The Respondent’s hiring procedures were designed to maintain a segregated workforce. The Respondent deliberately screened blacks out of the application process by voice identification over the phone. Jones v. Dy-Dee Wash (LIRC, 11/04/88).
Where the Complainant, a white man, was not ranked among the top candidates by any of the interviewers, and where other white candidates were ranked higher than the Complainant by all the interviewers, the Complainant’s point by point comparison of himself to the successful black candidate was not relevant. Whether or not the successful candidate’s race was a factor in his being awarded the position (a question not dealt with in the decision) the evidence showed that the Complainant’s race was not a factor in his failing to get the position. Strickland v. Milwaukee Bd. of Sch. Dir. (LIRC, 10/13/88).
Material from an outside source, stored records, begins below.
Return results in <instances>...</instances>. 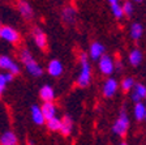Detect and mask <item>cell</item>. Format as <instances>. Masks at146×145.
<instances>
[{
	"mask_svg": "<svg viewBox=\"0 0 146 145\" xmlns=\"http://www.w3.org/2000/svg\"><path fill=\"white\" fill-rule=\"evenodd\" d=\"M20 59H21L22 64L25 65L26 71L30 73L31 76H34V77H40V76L43 75V68L38 64V61L33 57V55L30 54L29 50L24 48V50L20 52Z\"/></svg>",
	"mask_w": 146,
	"mask_h": 145,
	"instance_id": "obj_1",
	"label": "cell"
},
{
	"mask_svg": "<svg viewBox=\"0 0 146 145\" xmlns=\"http://www.w3.org/2000/svg\"><path fill=\"white\" fill-rule=\"evenodd\" d=\"M89 57L90 56L86 55L85 52H81V55H80L81 68H80V73L77 77V85L81 88H86L91 81V67L89 64Z\"/></svg>",
	"mask_w": 146,
	"mask_h": 145,
	"instance_id": "obj_2",
	"label": "cell"
},
{
	"mask_svg": "<svg viewBox=\"0 0 146 145\" xmlns=\"http://www.w3.org/2000/svg\"><path fill=\"white\" fill-rule=\"evenodd\" d=\"M128 128H129V118L125 111H121L119 118L115 120L112 126V132L115 133L116 136H125V133L128 132Z\"/></svg>",
	"mask_w": 146,
	"mask_h": 145,
	"instance_id": "obj_3",
	"label": "cell"
},
{
	"mask_svg": "<svg viewBox=\"0 0 146 145\" xmlns=\"http://www.w3.org/2000/svg\"><path fill=\"white\" fill-rule=\"evenodd\" d=\"M0 38L8 43H18L21 37H20V33L16 30L15 27L3 25L0 27Z\"/></svg>",
	"mask_w": 146,
	"mask_h": 145,
	"instance_id": "obj_4",
	"label": "cell"
},
{
	"mask_svg": "<svg viewBox=\"0 0 146 145\" xmlns=\"http://www.w3.org/2000/svg\"><path fill=\"white\" fill-rule=\"evenodd\" d=\"M98 67H99V71L104 76H111L113 73V71L116 69L113 59L110 55H106V54L98 60Z\"/></svg>",
	"mask_w": 146,
	"mask_h": 145,
	"instance_id": "obj_5",
	"label": "cell"
},
{
	"mask_svg": "<svg viewBox=\"0 0 146 145\" xmlns=\"http://www.w3.org/2000/svg\"><path fill=\"white\" fill-rule=\"evenodd\" d=\"M0 68L3 71H8V72L13 73V75H18L20 73V65L13 60L12 57H9L8 55H1L0 56Z\"/></svg>",
	"mask_w": 146,
	"mask_h": 145,
	"instance_id": "obj_6",
	"label": "cell"
},
{
	"mask_svg": "<svg viewBox=\"0 0 146 145\" xmlns=\"http://www.w3.org/2000/svg\"><path fill=\"white\" fill-rule=\"evenodd\" d=\"M117 88H119L117 81H116L115 79H112V77H110L103 84V89H102L103 96L106 97V98H111V97L115 96V93L117 92Z\"/></svg>",
	"mask_w": 146,
	"mask_h": 145,
	"instance_id": "obj_7",
	"label": "cell"
},
{
	"mask_svg": "<svg viewBox=\"0 0 146 145\" xmlns=\"http://www.w3.org/2000/svg\"><path fill=\"white\" fill-rule=\"evenodd\" d=\"M104 51L106 48L102 43L99 42H94L90 45V48H89V56H90L91 60H99L100 57L104 55Z\"/></svg>",
	"mask_w": 146,
	"mask_h": 145,
	"instance_id": "obj_8",
	"label": "cell"
},
{
	"mask_svg": "<svg viewBox=\"0 0 146 145\" xmlns=\"http://www.w3.org/2000/svg\"><path fill=\"white\" fill-rule=\"evenodd\" d=\"M33 39L39 48L47 47V37L40 27H34L33 29Z\"/></svg>",
	"mask_w": 146,
	"mask_h": 145,
	"instance_id": "obj_9",
	"label": "cell"
},
{
	"mask_svg": "<svg viewBox=\"0 0 146 145\" xmlns=\"http://www.w3.org/2000/svg\"><path fill=\"white\" fill-rule=\"evenodd\" d=\"M18 7V12L21 13V16L25 18V20H31L34 16V11H33V7L30 4L25 1V0H20L17 4Z\"/></svg>",
	"mask_w": 146,
	"mask_h": 145,
	"instance_id": "obj_10",
	"label": "cell"
},
{
	"mask_svg": "<svg viewBox=\"0 0 146 145\" xmlns=\"http://www.w3.org/2000/svg\"><path fill=\"white\" fill-rule=\"evenodd\" d=\"M63 71H64V68H63L61 61L56 60V59L51 60L48 63V65H47V72H48V75L52 76V77H59V76H61Z\"/></svg>",
	"mask_w": 146,
	"mask_h": 145,
	"instance_id": "obj_11",
	"label": "cell"
},
{
	"mask_svg": "<svg viewBox=\"0 0 146 145\" xmlns=\"http://www.w3.org/2000/svg\"><path fill=\"white\" fill-rule=\"evenodd\" d=\"M30 114H31V119L33 122L36 124V126H43L46 123V118L43 115V111H42V107L36 105H33L31 106V110H30Z\"/></svg>",
	"mask_w": 146,
	"mask_h": 145,
	"instance_id": "obj_12",
	"label": "cell"
},
{
	"mask_svg": "<svg viewBox=\"0 0 146 145\" xmlns=\"http://www.w3.org/2000/svg\"><path fill=\"white\" fill-rule=\"evenodd\" d=\"M39 98L43 102H48V101L55 100V90L51 85H43L39 89Z\"/></svg>",
	"mask_w": 146,
	"mask_h": 145,
	"instance_id": "obj_13",
	"label": "cell"
},
{
	"mask_svg": "<svg viewBox=\"0 0 146 145\" xmlns=\"http://www.w3.org/2000/svg\"><path fill=\"white\" fill-rule=\"evenodd\" d=\"M42 107L43 115H44L46 120L56 116V106H55L54 101H48V102H43V105L40 106Z\"/></svg>",
	"mask_w": 146,
	"mask_h": 145,
	"instance_id": "obj_14",
	"label": "cell"
},
{
	"mask_svg": "<svg viewBox=\"0 0 146 145\" xmlns=\"http://www.w3.org/2000/svg\"><path fill=\"white\" fill-rule=\"evenodd\" d=\"M73 131V120L70 116L65 115L63 118V123H61V128H60V133L64 137L70 136V133Z\"/></svg>",
	"mask_w": 146,
	"mask_h": 145,
	"instance_id": "obj_15",
	"label": "cell"
},
{
	"mask_svg": "<svg viewBox=\"0 0 146 145\" xmlns=\"http://www.w3.org/2000/svg\"><path fill=\"white\" fill-rule=\"evenodd\" d=\"M61 20H63L65 24L70 25L76 21V9L73 7H67V8L63 9V13H61Z\"/></svg>",
	"mask_w": 146,
	"mask_h": 145,
	"instance_id": "obj_16",
	"label": "cell"
},
{
	"mask_svg": "<svg viewBox=\"0 0 146 145\" xmlns=\"http://www.w3.org/2000/svg\"><path fill=\"white\" fill-rule=\"evenodd\" d=\"M18 139L16 136V133L12 132V131H7L0 137V144L1 145H16Z\"/></svg>",
	"mask_w": 146,
	"mask_h": 145,
	"instance_id": "obj_17",
	"label": "cell"
},
{
	"mask_svg": "<svg viewBox=\"0 0 146 145\" xmlns=\"http://www.w3.org/2000/svg\"><path fill=\"white\" fill-rule=\"evenodd\" d=\"M129 33H131V38L133 41L141 39L143 35V26L140 24V22H133V24L131 25Z\"/></svg>",
	"mask_w": 146,
	"mask_h": 145,
	"instance_id": "obj_18",
	"label": "cell"
},
{
	"mask_svg": "<svg viewBox=\"0 0 146 145\" xmlns=\"http://www.w3.org/2000/svg\"><path fill=\"white\" fill-rule=\"evenodd\" d=\"M129 64L133 67H138L141 63H142V59H143V55L142 52H141V50H138V48H134V50H132L131 52H129Z\"/></svg>",
	"mask_w": 146,
	"mask_h": 145,
	"instance_id": "obj_19",
	"label": "cell"
},
{
	"mask_svg": "<svg viewBox=\"0 0 146 145\" xmlns=\"http://www.w3.org/2000/svg\"><path fill=\"white\" fill-rule=\"evenodd\" d=\"M134 118L136 120H145V114H146V103H143L142 101L134 103V110H133Z\"/></svg>",
	"mask_w": 146,
	"mask_h": 145,
	"instance_id": "obj_20",
	"label": "cell"
},
{
	"mask_svg": "<svg viewBox=\"0 0 146 145\" xmlns=\"http://www.w3.org/2000/svg\"><path fill=\"white\" fill-rule=\"evenodd\" d=\"M61 123H63V119L58 118V116H54V118L46 120V126H47V128H48L50 131H52V132H58V131L60 132Z\"/></svg>",
	"mask_w": 146,
	"mask_h": 145,
	"instance_id": "obj_21",
	"label": "cell"
},
{
	"mask_svg": "<svg viewBox=\"0 0 146 145\" xmlns=\"http://www.w3.org/2000/svg\"><path fill=\"white\" fill-rule=\"evenodd\" d=\"M13 77H15V75L11 72H3L1 75H0V93H4V90H5V86L8 82H11L13 80Z\"/></svg>",
	"mask_w": 146,
	"mask_h": 145,
	"instance_id": "obj_22",
	"label": "cell"
},
{
	"mask_svg": "<svg viewBox=\"0 0 146 145\" xmlns=\"http://www.w3.org/2000/svg\"><path fill=\"white\" fill-rule=\"evenodd\" d=\"M111 12H112V15L115 18H123V16L125 15L124 9H123V5L120 3L111 4Z\"/></svg>",
	"mask_w": 146,
	"mask_h": 145,
	"instance_id": "obj_23",
	"label": "cell"
},
{
	"mask_svg": "<svg viewBox=\"0 0 146 145\" xmlns=\"http://www.w3.org/2000/svg\"><path fill=\"white\" fill-rule=\"evenodd\" d=\"M134 85H136V82H134V80L132 77H125L121 81V89L124 92H129L134 88Z\"/></svg>",
	"mask_w": 146,
	"mask_h": 145,
	"instance_id": "obj_24",
	"label": "cell"
},
{
	"mask_svg": "<svg viewBox=\"0 0 146 145\" xmlns=\"http://www.w3.org/2000/svg\"><path fill=\"white\" fill-rule=\"evenodd\" d=\"M133 92L138 94V96H140L142 100H145V98H146V86L143 84H141V82H138V84L134 85Z\"/></svg>",
	"mask_w": 146,
	"mask_h": 145,
	"instance_id": "obj_25",
	"label": "cell"
},
{
	"mask_svg": "<svg viewBox=\"0 0 146 145\" xmlns=\"http://www.w3.org/2000/svg\"><path fill=\"white\" fill-rule=\"evenodd\" d=\"M123 9H124V13L125 16H128V17H131L132 15H133V4L131 3V1H128V0H125L124 3H123Z\"/></svg>",
	"mask_w": 146,
	"mask_h": 145,
	"instance_id": "obj_26",
	"label": "cell"
},
{
	"mask_svg": "<svg viewBox=\"0 0 146 145\" xmlns=\"http://www.w3.org/2000/svg\"><path fill=\"white\" fill-rule=\"evenodd\" d=\"M131 98H132V102H134V103H137V102H140V101H142V98H141L140 96L137 93H132V96H131Z\"/></svg>",
	"mask_w": 146,
	"mask_h": 145,
	"instance_id": "obj_27",
	"label": "cell"
},
{
	"mask_svg": "<svg viewBox=\"0 0 146 145\" xmlns=\"http://www.w3.org/2000/svg\"><path fill=\"white\" fill-rule=\"evenodd\" d=\"M115 67H116V69H117V71H121V68H123V64H121V61H120V60L115 61Z\"/></svg>",
	"mask_w": 146,
	"mask_h": 145,
	"instance_id": "obj_28",
	"label": "cell"
},
{
	"mask_svg": "<svg viewBox=\"0 0 146 145\" xmlns=\"http://www.w3.org/2000/svg\"><path fill=\"white\" fill-rule=\"evenodd\" d=\"M119 1H120V0H108L110 5H111V4H115V3H119Z\"/></svg>",
	"mask_w": 146,
	"mask_h": 145,
	"instance_id": "obj_29",
	"label": "cell"
},
{
	"mask_svg": "<svg viewBox=\"0 0 146 145\" xmlns=\"http://www.w3.org/2000/svg\"><path fill=\"white\" fill-rule=\"evenodd\" d=\"M133 1H136V3H141L142 0H133Z\"/></svg>",
	"mask_w": 146,
	"mask_h": 145,
	"instance_id": "obj_30",
	"label": "cell"
},
{
	"mask_svg": "<svg viewBox=\"0 0 146 145\" xmlns=\"http://www.w3.org/2000/svg\"><path fill=\"white\" fill-rule=\"evenodd\" d=\"M145 120H146V114H145Z\"/></svg>",
	"mask_w": 146,
	"mask_h": 145,
	"instance_id": "obj_31",
	"label": "cell"
},
{
	"mask_svg": "<svg viewBox=\"0 0 146 145\" xmlns=\"http://www.w3.org/2000/svg\"><path fill=\"white\" fill-rule=\"evenodd\" d=\"M145 103H146V98H145Z\"/></svg>",
	"mask_w": 146,
	"mask_h": 145,
	"instance_id": "obj_32",
	"label": "cell"
}]
</instances>
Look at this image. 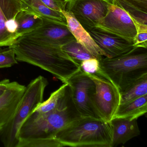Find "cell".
Wrapping results in <instances>:
<instances>
[{
	"mask_svg": "<svg viewBox=\"0 0 147 147\" xmlns=\"http://www.w3.org/2000/svg\"><path fill=\"white\" fill-rule=\"evenodd\" d=\"M81 117L72 97L59 108L45 113L36 111L26 119L18 134L17 147H62L57 134L68 125Z\"/></svg>",
	"mask_w": 147,
	"mask_h": 147,
	"instance_id": "1",
	"label": "cell"
},
{
	"mask_svg": "<svg viewBox=\"0 0 147 147\" xmlns=\"http://www.w3.org/2000/svg\"><path fill=\"white\" fill-rule=\"evenodd\" d=\"M18 62L27 63L44 69L64 83L81 69L61 47L46 45L19 38L11 46Z\"/></svg>",
	"mask_w": 147,
	"mask_h": 147,
	"instance_id": "2",
	"label": "cell"
},
{
	"mask_svg": "<svg viewBox=\"0 0 147 147\" xmlns=\"http://www.w3.org/2000/svg\"><path fill=\"white\" fill-rule=\"evenodd\" d=\"M99 62L97 75L111 82L121 94L147 74V48L135 47L116 57H102Z\"/></svg>",
	"mask_w": 147,
	"mask_h": 147,
	"instance_id": "3",
	"label": "cell"
},
{
	"mask_svg": "<svg viewBox=\"0 0 147 147\" xmlns=\"http://www.w3.org/2000/svg\"><path fill=\"white\" fill-rule=\"evenodd\" d=\"M112 137L111 122L81 117L61 130L55 138L63 146L111 147Z\"/></svg>",
	"mask_w": 147,
	"mask_h": 147,
	"instance_id": "4",
	"label": "cell"
},
{
	"mask_svg": "<svg viewBox=\"0 0 147 147\" xmlns=\"http://www.w3.org/2000/svg\"><path fill=\"white\" fill-rule=\"evenodd\" d=\"M48 85L47 79L39 76L26 87L14 115L0 130V141L5 147H17L20 129L26 119L43 101L45 90Z\"/></svg>",
	"mask_w": 147,
	"mask_h": 147,
	"instance_id": "5",
	"label": "cell"
},
{
	"mask_svg": "<svg viewBox=\"0 0 147 147\" xmlns=\"http://www.w3.org/2000/svg\"><path fill=\"white\" fill-rule=\"evenodd\" d=\"M64 83L70 87L72 101L81 117L101 119L94 104L95 83L87 74L80 69Z\"/></svg>",
	"mask_w": 147,
	"mask_h": 147,
	"instance_id": "6",
	"label": "cell"
},
{
	"mask_svg": "<svg viewBox=\"0 0 147 147\" xmlns=\"http://www.w3.org/2000/svg\"><path fill=\"white\" fill-rule=\"evenodd\" d=\"M65 11L72 14L82 26L89 32L105 17L112 0H64Z\"/></svg>",
	"mask_w": 147,
	"mask_h": 147,
	"instance_id": "7",
	"label": "cell"
},
{
	"mask_svg": "<svg viewBox=\"0 0 147 147\" xmlns=\"http://www.w3.org/2000/svg\"><path fill=\"white\" fill-rule=\"evenodd\" d=\"M87 74L95 83L94 107L101 119L110 122L120 105V92L115 85L107 79L96 74Z\"/></svg>",
	"mask_w": 147,
	"mask_h": 147,
	"instance_id": "8",
	"label": "cell"
},
{
	"mask_svg": "<svg viewBox=\"0 0 147 147\" xmlns=\"http://www.w3.org/2000/svg\"><path fill=\"white\" fill-rule=\"evenodd\" d=\"M42 25L21 37L46 45L61 47L76 39L67 24L42 18Z\"/></svg>",
	"mask_w": 147,
	"mask_h": 147,
	"instance_id": "9",
	"label": "cell"
},
{
	"mask_svg": "<svg viewBox=\"0 0 147 147\" xmlns=\"http://www.w3.org/2000/svg\"><path fill=\"white\" fill-rule=\"evenodd\" d=\"M22 9L21 0H0V47H10L20 38L16 16Z\"/></svg>",
	"mask_w": 147,
	"mask_h": 147,
	"instance_id": "10",
	"label": "cell"
},
{
	"mask_svg": "<svg viewBox=\"0 0 147 147\" xmlns=\"http://www.w3.org/2000/svg\"><path fill=\"white\" fill-rule=\"evenodd\" d=\"M95 28L132 41L137 34L136 24L131 18L123 10L113 4Z\"/></svg>",
	"mask_w": 147,
	"mask_h": 147,
	"instance_id": "11",
	"label": "cell"
},
{
	"mask_svg": "<svg viewBox=\"0 0 147 147\" xmlns=\"http://www.w3.org/2000/svg\"><path fill=\"white\" fill-rule=\"evenodd\" d=\"M94 42L106 55L113 58L127 53L135 48L133 41L95 28L88 32Z\"/></svg>",
	"mask_w": 147,
	"mask_h": 147,
	"instance_id": "12",
	"label": "cell"
},
{
	"mask_svg": "<svg viewBox=\"0 0 147 147\" xmlns=\"http://www.w3.org/2000/svg\"><path fill=\"white\" fill-rule=\"evenodd\" d=\"M26 87L17 82H10L7 89L0 97V130L14 115Z\"/></svg>",
	"mask_w": 147,
	"mask_h": 147,
	"instance_id": "13",
	"label": "cell"
},
{
	"mask_svg": "<svg viewBox=\"0 0 147 147\" xmlns=\"http://www.w3.org/2000/svg\"><path fill=\"white\" fill-rule=\"evenodd\" d=\"M61 12L66 18L68 29L76 41L99 61L102 57H106L105 53L97 45L89 32L82 26L74 16L66 11Z\"/></svg>",
	"mask_w": 147,
	"mask_h": 147,
	"instance_id": "14",
	"label": "cell"
},
{
	"mask_svg": "<svg viewBox=\"0 0 147 147\" xmlns=\"http://www.w3.org/2000/svg\"><path fill=\"white\" fill-rule=\"evenodd\" d=\"M110 122L112 129L111 147L125 144L140 135L137 119L113 118Z\"/></svg>",
	"mask_w": 147,
	"mask_h": 147,
	"instance_id": "15",
	"label": "cell"
},
{
	"mask_svg": "<svg viewBox=\"0 0 147 147\" xmlns=\"http://www.w3.org/2000/svg\"><path fill=\"white\" fill-rule=\"evenodd\" d=\"M112 2L127 13L135 23L147 26V0H112Z\"/></svg>",
	"mask_w": 147,
	"mask_h": 147,
	"instance_id": "16",
	"label": "cell"
},
{
	"mask_svg": "<svg viewBox=\"0 0 147 147\" xmlns=\"http://www.w3.org/2000/svg\"><path fill=\"white\" fill-rule=\"evenodd\" d=\"M71 98L70 87L67 83H63L58 89L51 94L48 100L43 101L34 111L40 113L52 111L66 104Z\"/></svg>",
	"mask_w": 147,
	"mask_h": 147,
	"instance_id": "17",
	"label": "cell"
},
{
	"mask_svg": "<svg viewBox=\"0 0 147 147\" xmlns=\"http://www.w3.org/2000/svg\"><path fill=\"white\" fill-rule=\"evenodd\" d=\"M23 9L33 13L43 18L67 24L63 13L49 8L41 0H21Z\"/></svg>",
	"mask_w": 147,
	"mask_h": 147,
	"instance_id": "18",
	"label": "cell"
},
{
	"mask_svg": "<svg viewBox=\"0 0 147 147\" xmlns=\"http://www.w3.org/2000/svg\"><path fill=\"white\" fill-rule=\"evenodd\" d=\"M147 112V94H146L132 101L120 105L113 118L138 119Z\"/></svg>",
	"mask_w": 147,
	"mask_h": 147,
	"instance_id": "19",
	"label": "cell"
},
{
	"mask_svg": "<svg viewBox=\"0 0 147 147\" xmlns=\"http://www.w3.org/2000/svg\"><path fill=\"white\" fill-rule=\"evenodd\" d=\"M16 20L18 24V34L20 37L37 29L43 23L42 18L23 9L18 13Z\"/></svg>",
	"mask_w": 147,
	"mask_h": 147,
	"instance_id": "20",
	"label": "cell"
},
{
	"mask_svg": "<svg viewBox=\"0 0 147 147\" xmlns=\"http://www.w3.org/2000/svg\"><path fill=\"white\" fill-rule=\"evenodd\" d=\"M61 48L63 52L80 66L82 62L85 60L96 58L76 39L64 45Z\"/></svg>",
	"mask_w": 147,
	"mask_h": 147,
	"instance_id": "21",
	"label": "cell"
},
{
	"mask_svg": "<svg viewBox=\"0 0 147 147\" xmlns=\"http://www.w3.org/2000/svg\"><path fill=\"white\" fill-rule=\"evenodd\" d=\"M120 94V105L147 94V74L142 76Z\"/></svg>",
	"mask_w": 147,
	"mask_h": 147,
	"instance_id": "22",
	"label": "cell"
},
{
	"mask_svg": "<svg viewBox=\"0 0 147 147\" xmlns=\"http://www.w3.org/2000/svg\"><path fill=\"white\" fill-rule=\"evenodd\" d=\"M15 52L12 48L0 51V68H8L18 64Z\"/></svg>",
	"mask_w": 147,
	"mask_h": 147,
	"instance_id": "23",
	"label": "cell"
},
{
	"mask_svg": "<svg viewBox=\"0 0 147 147\" xmlns=\"http://www.w3.org/2000/svg\"><path fill=\"white\" fill-rule=\"evenodd\" d=\"M135 24L136 27L137 34L133 40L134 46L147 48V26L136 23Z\"/></svg>",
	"mask_w": 147,
	"mask_h": 147,
	"instance_id": "24",
	"label": "cell"
},
{
	"mask_svg": "<svg viewBox=\"0 0 147 147\" xmlns=\"http://www.w3.org/2000/svg\"><path fill=\"white\" fill-rule=\"evenodd\" d=\"M80 66L85 73L97 75L99 70L100 62L97 58H90L82 62Z\"/></svg>",
	"mask_w": 147,
	"mask_h": 147,
	"instance_id": "25",
	"label": "cell"
},
{
	"mask_svg": "<svg viewBox=\"0 0 147 147\" xmlns=\"http://www.w3.org/2000/svg\"><path fill=\"white\" fill-rule=\"evenodd\" d=\"M48 7L54 11L61 12L65 11L66 2L64 0H41Z\"/></svg>",
	"mask_w": 147,
	"mask_h": 147,
	"instance_id": "26",
	"label": "cell"
},
{
	"mask_svg": "<svg viewBox=\"0 0 147 147\" xmlns=\"http://www.w3.org/2000/svg\"><path fill=\"white\" fill-rule=\"evenodd\" d=\"M10 82V80L7 79L0 81V97L5 92Z\"/></svg>",
	"mask_w": 147,
	"mask_h": 147,
	"instance_id": "27",
	"label": "cell"
}]
</instances>
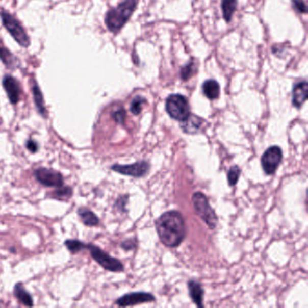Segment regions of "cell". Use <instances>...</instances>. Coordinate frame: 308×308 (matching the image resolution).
<instances>
[{
  "instance_id": "6da1fadb",
  "label": "cell",
  "mask_w": 308,
  "mask_h": 308,
  "mask_svg": "<svg viewBox=\"0 0 308 308\" xmlns=\"http://www.w3.org/2000/svg\"><path fill=\"white\" fill-rule=\"evenodd\" d=\"M156 229L160 241L167 248H177L186 239V221L177 211L163 214L156 221Z\"/></svg>"
},
{
  "instance_id": "7a4b0ae2",
  "label": "cell",
  "mask_w": 308,
  "mask_h": 308,
  "mask_svg": "<svg viewBox=\"0 0 308 308\" xmlns=\"http://www.w3.org/2000/svg\"><path fill=\"white\" fill-rule=\"evenodd\" d=\"M139 4V0H124L116 8H111L105 16V24L111 33H118L127 23Z\"/></svg>"
},
{
  "instance_id": "3957f363",
  "label": "cell",
  "mask_w": 308,
  "mask_h": 308,
  "mask_svg": "<svg viewBox=\"0 0 308 308\" xmlns=\"http://www.w3.org/2000/svg\"><path fill=\"white\" fill-rule=\"evenodd\" d=\"M192 201L194 204L195 213L202 221L206 222V225L211 229H214L218 224V216L215 211L210 206L209 200L206 194L201 192H196L192 196Z\"/></svg>"
},
{
  "instance_id": "277c9868",
  "label": "cell",
  "mask_w": 308,
  "mask_h": 308,
  "mask_svg": "<svg viewBox=\"0 0 308 308\" xmlns=\"http://www.w3.org/2000/svg\"><path fill=\"white\" fill-rule=\"evenodd\" d=\"M0 17L2 19L5 28L18 43L20 46L28 47L30 45V39L27 32L24 31V28L20 24L19 21L16 19V17H14L10 13L5 10L0 11Z\"/></svg>"
},
{
  "instance_id": "5b68a950",
  "label": "cell",
  "mask_w": 308,
  "mask_h": 308,
  "mask_svg": "<svg viewBox=\"0 0 308 308\" xmlns=\"http://www.w3.org/2000/svg\"><path fill=\"white\" fill-rule=\"evenodd\" d=\"M166 111L172 119L180 122L186 120L191 114L188 100L181 94L170 95L166 99Z\"/></svg>"
},
{
  "instance_id": "8992f818",
  "label": "cell",
  "mask_w": 308,
  "mask_h": 308,
  "mask_svg": "<svg viewBox=\"0 0 308 308\" xmlns=\"http://www.w3.org/2000/svg\"><path fill=\"white\" fill-rule=\"evenodd\" d=\"M87 249L90 250L91 258L103 269L111 272H122L124 270V266L121 261L112 257L109 253L105 252L98 246L88 244Z\"/></svg>"
},
{
  "instance_id": "52a82bcc",
  "label": "cell",
  "mask_w": 308,
  "mask_h": 308,
  "mask_svg": "<svg viewBox=\"0 0 308 308\" xmlns=\"http://www.w3.org/2000/svg\"><path fill=\"white\" fill-rule=\"evenodd\" d=\"M283 159V152L278 146H269L261 157V166L268 175L275 174Z\"/></svg>"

Where the Administrative Law Judge concluded that the Respondent did not know of the Complainant’s race at the time he failed to consider his application for employment, she also appropriately rejected the argument of the Complainant that official notice could be taken of the fact that the Complainant spoke with a recognizable “black dialect” and that therefore it could be inferred, based on his telephone conversation with the person who made the hiring decision, that the person must have known he was black. This was not a proper subject for official notice under sec. 227.45(3), Stats. Ealy v. Roundy’s (LIRC, 03/12/87).
A Complainant who made out a prima facie case of race discrimination in hiring failed to prove that the Respondent’s reason (that the hired candidate was most qualified) was pretextual, where the Complainant argued that the selection process utilized subjective criteria. Criteria of a subjective nature are sometimes necessary in hiring, especially in hiring supervisory personnel, and there is nothing discriminatory per se about the use of such criteria. However, the use of such criteria will be closely scrutinized where applied by a non-minority decision-maker to a minority candidate. Howard v. City of Madison (LIRC, 02/24/87).
Evidence that an employer had marked an application with a “B” does not show that its stated reason for failing to hire a black applicant was a pretext for discrimination. Ewing v. James River-Dixie Northern (LIRC, 10/19/84).
Although a Complainant established a prima facie case, he did not prevail after the employer showed strong reasons for preferring another applicant, because the Complainant’s own Statistical evidence was weak and there was no evidence of race discrimination in the hire of three other white applicants. Long v. DILHR (Wis. Pers. Comm’n, 11/24/82).
A black applicant for a Bicentennial Aide position established a prima facie case of discrimination by showing better qualifications than the four white persons hired, and the employer’s claim of her inferior writing ability was found to be a pretext for race discrimination. Kirck v. Bicentennial Comm’n (LIRC, 11/23/77), aff’d sub nom. City of Milwaukee v. LIRC (Dane Co. Cir. Ct., 02/06/79).
There was no race discrimination where the employer hired a white male who agreed to give a two year commitment to the job over a black male who refused to make such a commitment. Cooper v. LIRC (Youth Services Bureau), (Dane Co. Cir. Ct., 10/22/79).
Where a black person and a white person applied on the same day, at the same place and to the same person for a welding job, the black person established race discrimination in his failure to be hired by showing that the white person with less welding experience was hired with the promise to be trained later and was assigned to jobs for which he had no previous experience. Buchanan v. Barkow (DILHR, 03/11/77).
Although the practice of permitting appointment from among the top three candidates on a promotional exam without establishing selection criteria creates ample opportunity for subjective hiring decisions, discrimination must still be proven. Green v. DOA (DILHR, 09/21/76).